PREGUNTAS:
1. Reproduce sin cambios el pasaje del texto sobre la pizza que va desde "La fina superficie" hasta "quebradizo, por aceitado.", ambos incluidos.
2. Indica si cada afirmación concuerda con el texto sobre la pizza, respondiendo sí o no y citando literalmente las palabras que lo deciden: (a) la base de la pizza es un pan blanco levado cualquiera; (b) el voluntarioso pizzero llama a la suya "pizza casera"; (c) la fina superficie de la masa garantiza que el suelo de la masa no pierda su crujido.

TEXTO PARA LEER:
--------------------------------

El mismo amor, la misma pizza
La pizza no se hizo famosa por la combinación del tomate y el queso, sobre una masa de tipo pan blanco. Esa es la visión de la gilada. Que cree sólo en lo que vé en un golpe de vista, sin intentar mirar más profundo.
Cualquiera cree que se hace pizza con tres elementos. Y se ufana de hacer con sus manos, lo que la boca no reconocerá en esta pizza, a las que para siempre nos atraparon desde alguna ocasión intantil remota y virginal.
El voluntarioso pizzero la llama "pizza casera" y la come con la satisfacción de un pintor de paredes de cantina, que copia malamente el estilo de Quinquela Martín y cree que lo ha logrado.
La pizza fue cautivando, atrapando, seduciendo por el mundo entero las bocas analfabetas de este placer sofisticado, eclipsando su naturaleza compleja con la virtud aparente de lo fácilmente asequible, igual que el mago hace parecer simple lo imposible.
Sin embargo, los más sensibles a la belleza universal, descubren en la pizza no tanto los secretos de factura, sino los detalles que van apareciendo a la percepción obstinada, a pesar de que los ojos se nublan y el paladar se narcotiza en el goce. El verdadero amante del arte, escudriña la obra sin dejar de entregarse.
La base de la pizza, no es un pan blanco levado cualquiera. Es una masa muy aireada pero de trama imperceptible y densa, muy liviana pero húmeda, sobre una costra quebradiza y crujiente, y bajo el baño sigiloso de los humores transpirados y solidarios del jugo del tomate mezclado con el suero del queso, que se juntan por el calor del horno hasta darle esa mojadura que no deja a la masa estar seca, ni le permite convertirse en un masacote mojado con textura de ñoqui de papa.
La fina superficie de la masa soporta su función de aislante, aún bajo los humores de la cobertura, mateniendo firme la densidad airada y semimojada bajo su nivel, y garantizando que el suelo de la masa no pierda nunca su crujido seco y quebradizo, por aceitado.

--------------------------------

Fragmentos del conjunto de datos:
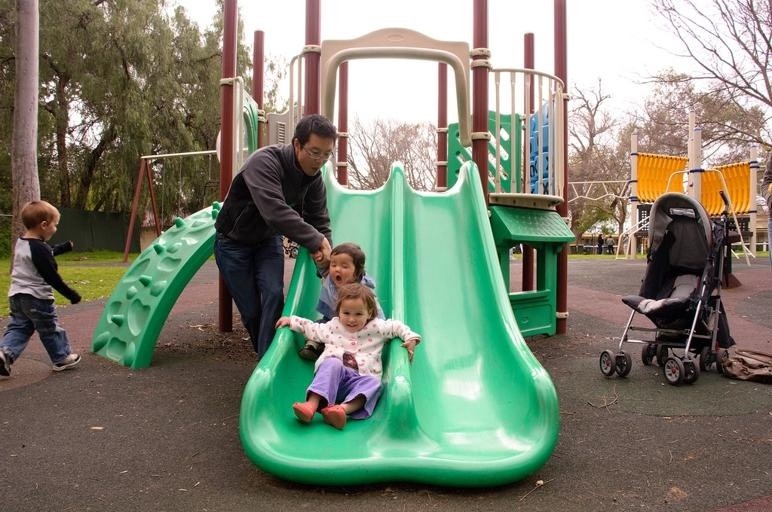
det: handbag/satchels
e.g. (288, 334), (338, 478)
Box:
(722, 347), (772, 381)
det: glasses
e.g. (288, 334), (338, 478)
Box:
(301, 144), (335, 160)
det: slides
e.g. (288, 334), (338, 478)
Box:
(239, 159), (560, 490)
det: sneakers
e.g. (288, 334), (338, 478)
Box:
(298, 343), (325, 360)
(0, 348), (12, 376)
(292, 401), (347, 429)
(52, 354), (81, 371)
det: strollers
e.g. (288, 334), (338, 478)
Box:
(601, 191), (734, 387)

--------------------------------

RESPUESTAS POR TAREA:
1.
La fina superficie de la masa soporta su función de aislante, aún bajo los humores de la cobertura, mateniendo firme la densidad airada y semimojada bajo su nivel, y garantizando que el suelo de la masa no pierda nunca su crujido seco y quebradizo, por aceitado.

2.
(a) No: «La base de la pizza, no es un pan blanco levado cualquiera.»
(b) Sí: «El voluntarioso pizzero la llama "pizza casera"».
(c) Sí: «garantizando que el suelo de la masa no pierda nunca su crujido seco y quebradizo».